* _Problem details_:
Answer these questions from the text on AI and the autonomous database below:
1. What share of U.S. data centers closed last year?
2. About how many indexes did the programmers write for NetSuite over 15 years?
3. How much better performance did the indexes written by the autonomous database produce?

* _Extracted text_:

★ ★ ★ ★ ★ ★ ★

By the time we get to the early part of the next decade, you're going to see 40, 50 percent of all these workloads in the cloud. Just last year, 15, 16 percent of the data centers in the U.S. closed.

AI Will Be Invisible

Some of these newer technologies really evolve into features that get integrated and embedded into core applications.

Instead of thinking of AI as, 'I'm gonna take a bunch of data, ship it to some mart, and then run a bunch of AI tools against it,' I think you're going to see AI brought to the data.

You'll hear about an HR recruiting application, an HR onboarding application, and that's going to be AI driven.

All of this can now be automated. This is going to show up in supply-chain applications, this is going to show up in finance applications, in HR applications. This is going to wind up as an embedded feature and you won't even know the AI is there.

NetSuite Demonstrates How AI Is Revolutionizing Database Performance

As we move into the autonomous database, that's all AI-driven at its core.

As an example, NetSuite is 15 years of coding from some of the smartest programmers in the world. They wrote I think around 9,000 indexes to the NetSuite application over the course of those 15 years to optimize the performance of the app. We put it on the autonomous database, and the database wrote 6,000 indexes … in less than 24 hours and got up to 6 or 7 percent better performance.

Fifteen years of the smartest programmers in the world writing one of the most successful applications in the world, and all of a sudden, in half a day, all that work was done by the computer.

That performance is not a one-time gain. It's iterative. As the indexing gets better and better by the machine, you get better and better performance.

Now, will we call that AI or will we call that the autonomous database. We call that the autonomous database.

★ ★ ★ ★ ★ ★ ★

* _Record excerpts_:
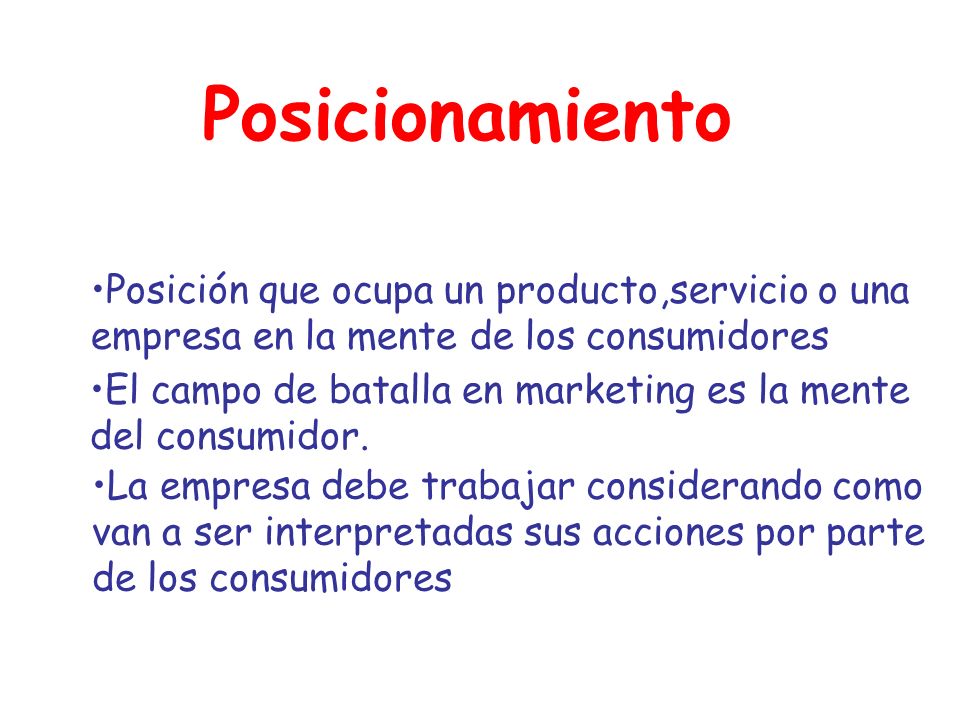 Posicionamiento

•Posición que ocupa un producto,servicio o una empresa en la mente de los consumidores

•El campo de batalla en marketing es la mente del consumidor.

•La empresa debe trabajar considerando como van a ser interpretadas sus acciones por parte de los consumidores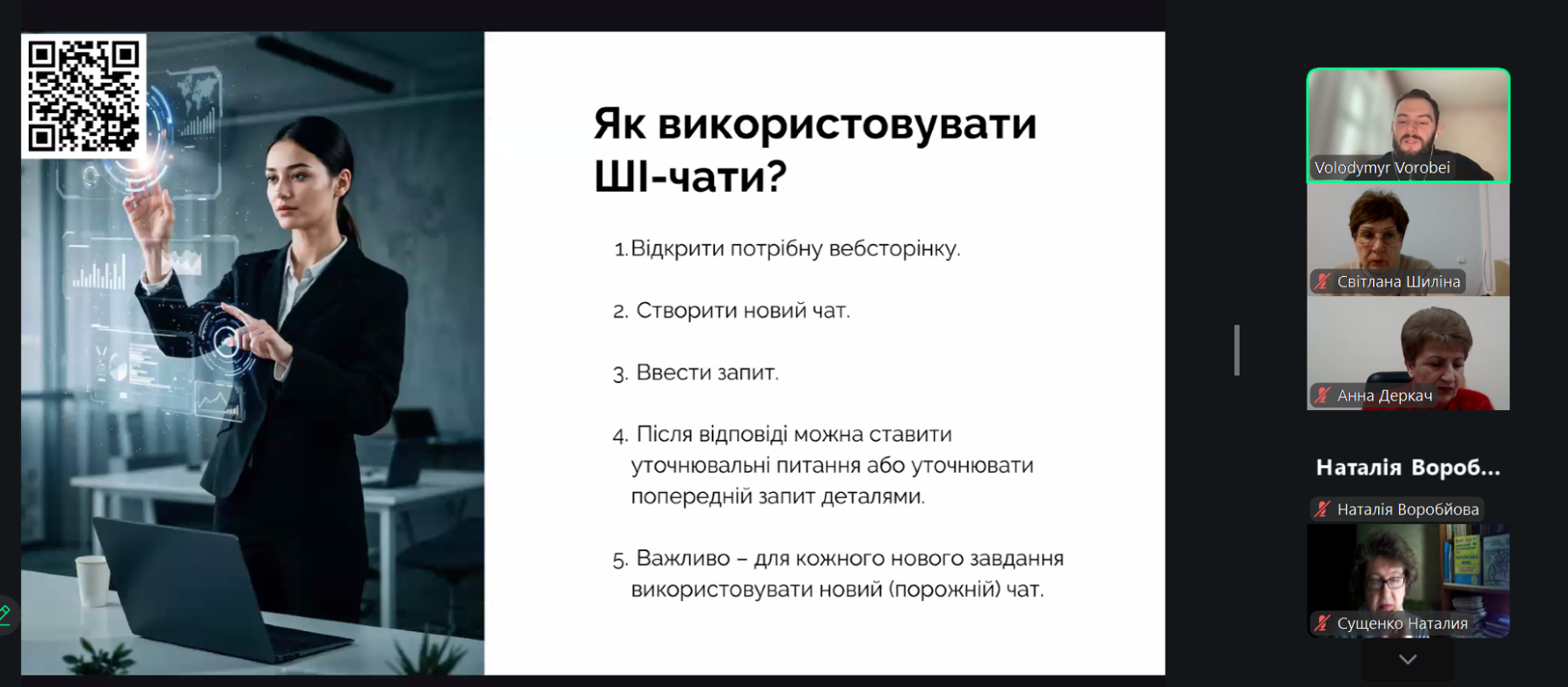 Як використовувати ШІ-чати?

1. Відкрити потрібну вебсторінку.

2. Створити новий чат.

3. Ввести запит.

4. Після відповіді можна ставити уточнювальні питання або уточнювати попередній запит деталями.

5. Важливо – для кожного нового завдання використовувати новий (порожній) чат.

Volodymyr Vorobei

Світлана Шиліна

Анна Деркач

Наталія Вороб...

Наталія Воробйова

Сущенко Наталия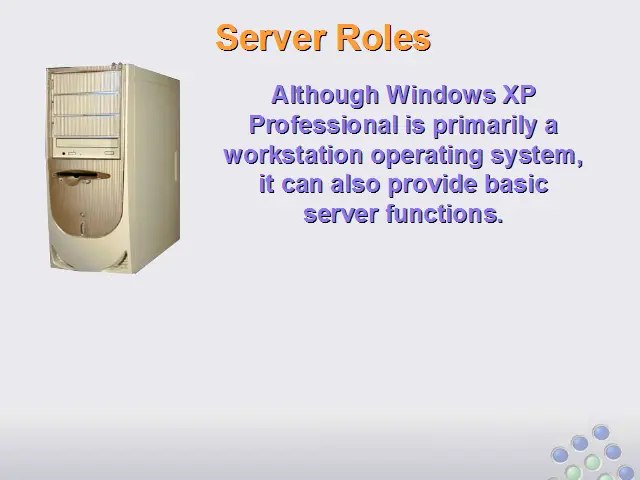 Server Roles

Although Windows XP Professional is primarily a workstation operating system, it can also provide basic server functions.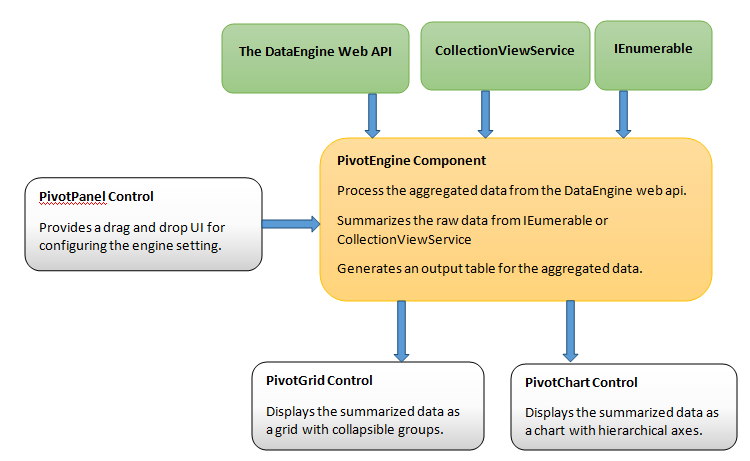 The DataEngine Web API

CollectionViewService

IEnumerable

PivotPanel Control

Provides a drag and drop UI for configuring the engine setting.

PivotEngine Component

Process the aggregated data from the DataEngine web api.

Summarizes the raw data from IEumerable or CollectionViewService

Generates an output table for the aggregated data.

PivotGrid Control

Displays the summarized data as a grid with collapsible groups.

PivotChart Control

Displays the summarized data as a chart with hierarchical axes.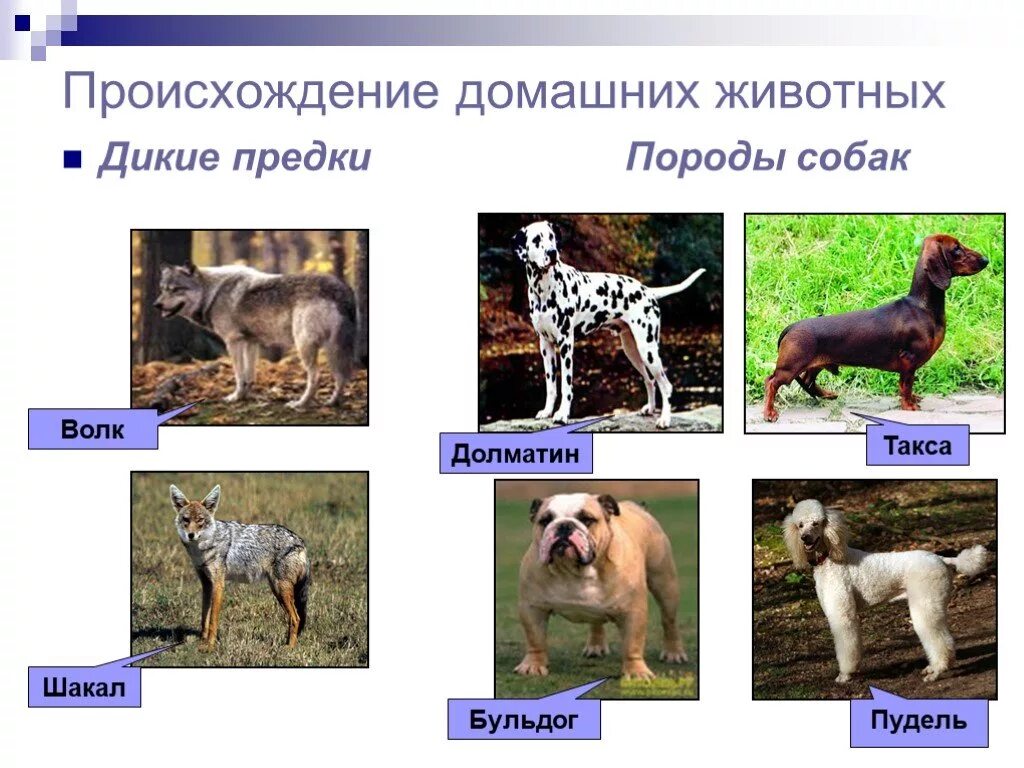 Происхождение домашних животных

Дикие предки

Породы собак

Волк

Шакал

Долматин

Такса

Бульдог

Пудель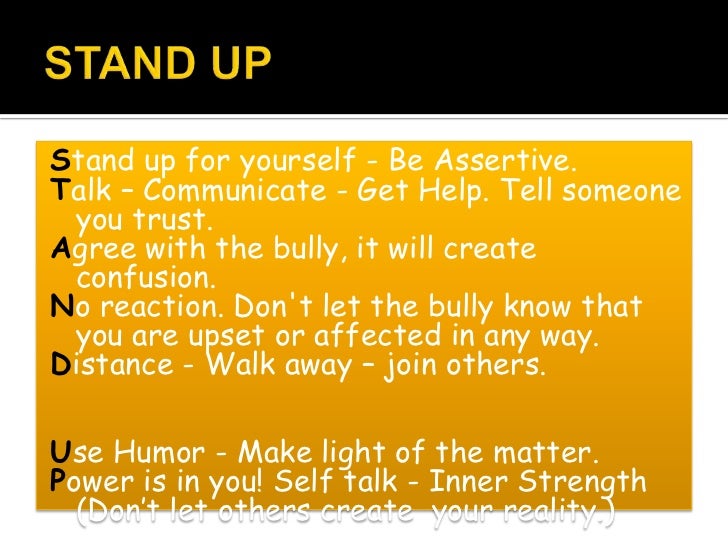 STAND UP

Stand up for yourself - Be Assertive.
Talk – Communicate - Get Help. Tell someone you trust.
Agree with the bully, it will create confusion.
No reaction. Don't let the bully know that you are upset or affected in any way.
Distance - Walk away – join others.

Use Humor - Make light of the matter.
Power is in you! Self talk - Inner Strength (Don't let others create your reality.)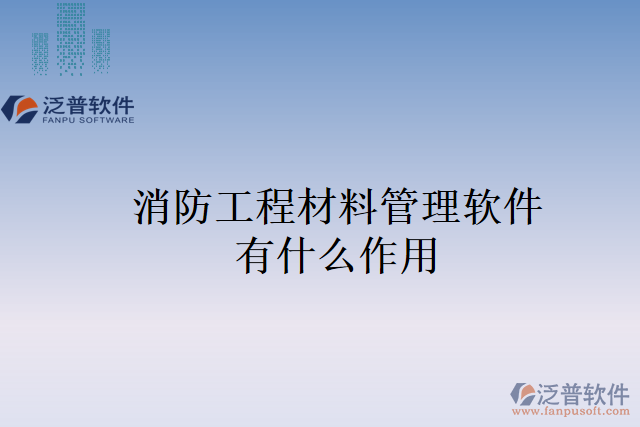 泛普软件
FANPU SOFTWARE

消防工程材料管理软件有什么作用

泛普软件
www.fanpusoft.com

★ ★ ★ ★ ★ ★ ★

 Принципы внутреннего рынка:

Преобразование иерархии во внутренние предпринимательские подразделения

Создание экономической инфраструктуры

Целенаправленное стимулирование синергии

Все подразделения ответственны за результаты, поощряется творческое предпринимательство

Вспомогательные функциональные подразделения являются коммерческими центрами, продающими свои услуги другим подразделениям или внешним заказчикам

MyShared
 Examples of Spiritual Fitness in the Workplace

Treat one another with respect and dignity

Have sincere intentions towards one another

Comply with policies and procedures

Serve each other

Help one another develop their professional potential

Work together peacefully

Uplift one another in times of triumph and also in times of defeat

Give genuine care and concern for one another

★ ★ ★ ★ ★ ★ ★

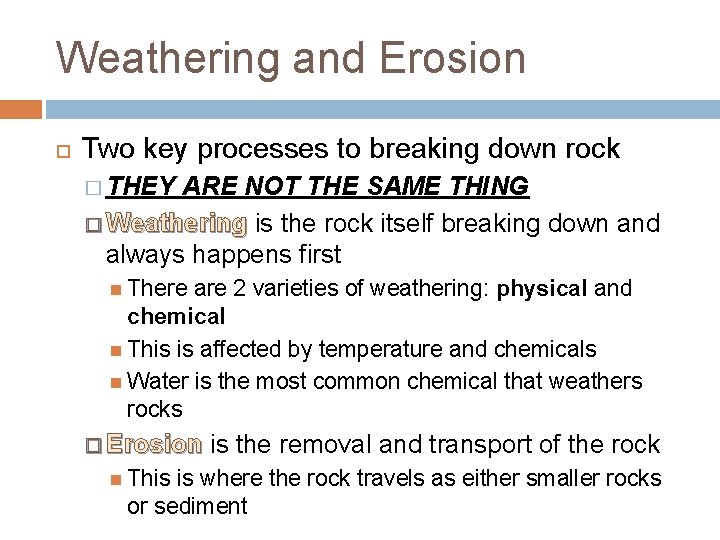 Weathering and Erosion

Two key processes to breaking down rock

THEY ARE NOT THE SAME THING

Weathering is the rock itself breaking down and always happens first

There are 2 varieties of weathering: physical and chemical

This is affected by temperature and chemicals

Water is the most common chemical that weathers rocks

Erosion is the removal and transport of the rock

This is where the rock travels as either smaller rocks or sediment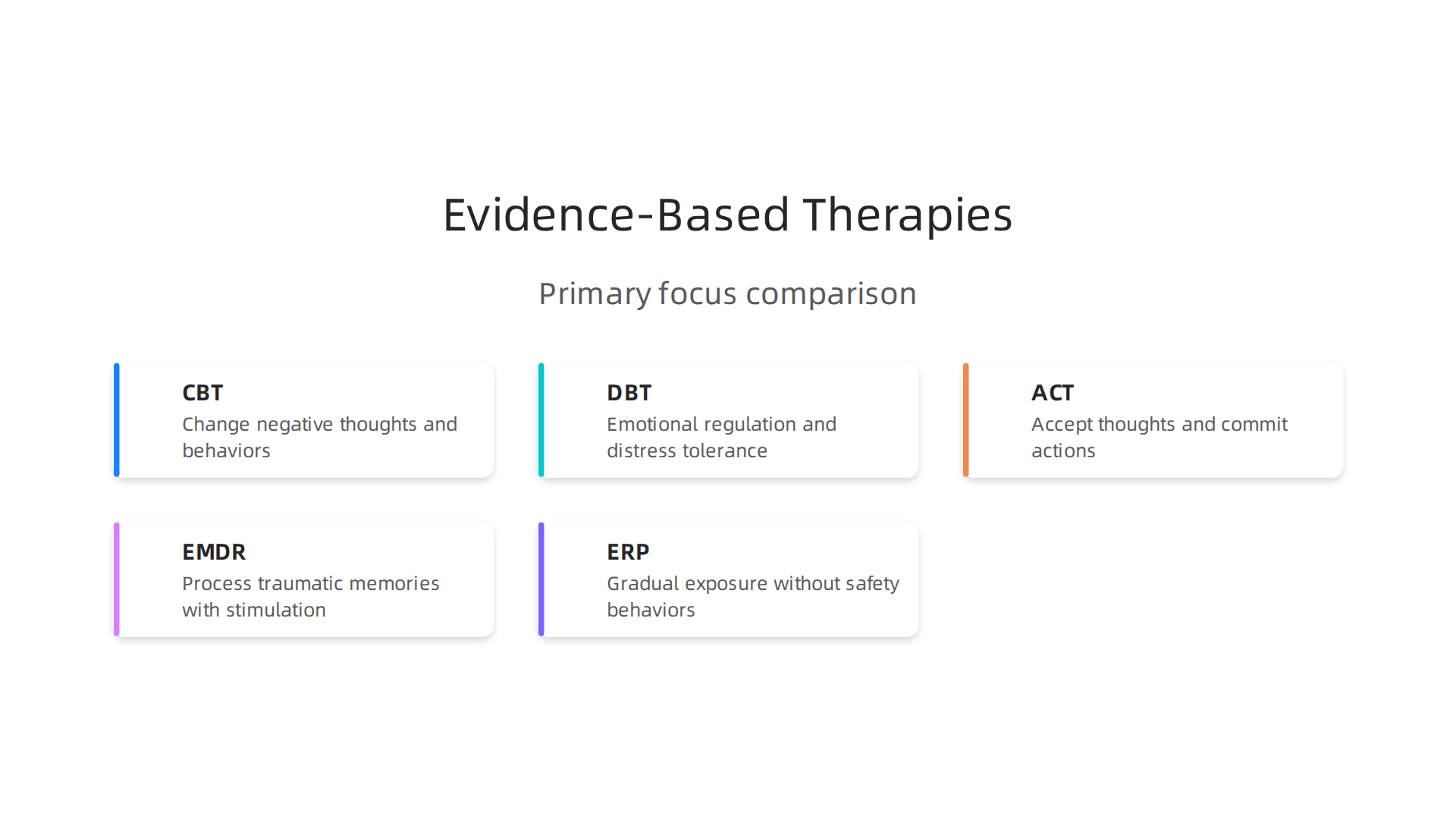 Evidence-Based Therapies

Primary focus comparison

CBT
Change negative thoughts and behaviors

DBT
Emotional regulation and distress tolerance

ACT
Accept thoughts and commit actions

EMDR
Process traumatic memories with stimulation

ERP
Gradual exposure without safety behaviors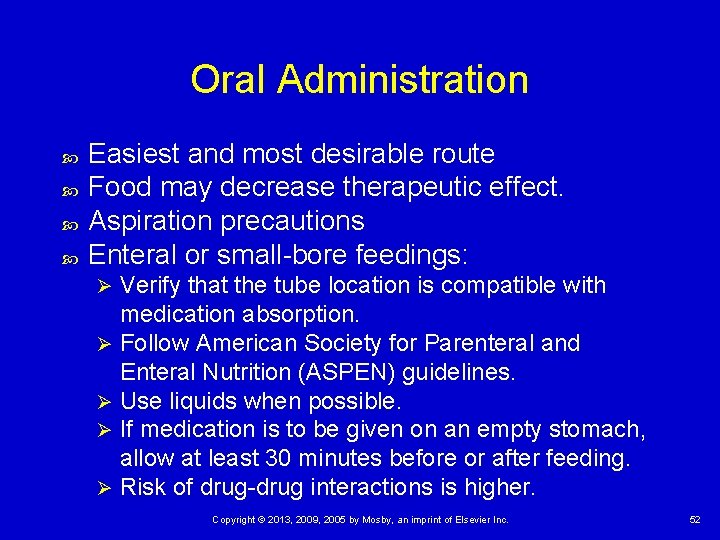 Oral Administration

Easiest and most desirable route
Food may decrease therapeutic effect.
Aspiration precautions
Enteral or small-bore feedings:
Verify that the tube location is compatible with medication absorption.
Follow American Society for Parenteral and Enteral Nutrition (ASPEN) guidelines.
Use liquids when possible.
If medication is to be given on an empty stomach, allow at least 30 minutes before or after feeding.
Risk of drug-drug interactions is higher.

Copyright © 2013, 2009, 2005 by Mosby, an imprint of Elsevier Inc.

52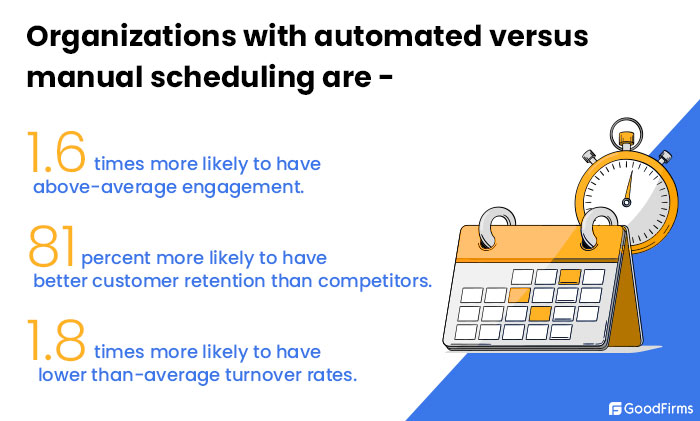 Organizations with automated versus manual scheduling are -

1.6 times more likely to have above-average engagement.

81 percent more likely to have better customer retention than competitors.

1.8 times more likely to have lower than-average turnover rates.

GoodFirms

★ ★ ★ ★ ★ ★ ★

* _Response_:
1. 15 to 16 percent
2. Around 9,000
3. 6 or 7 percent better performance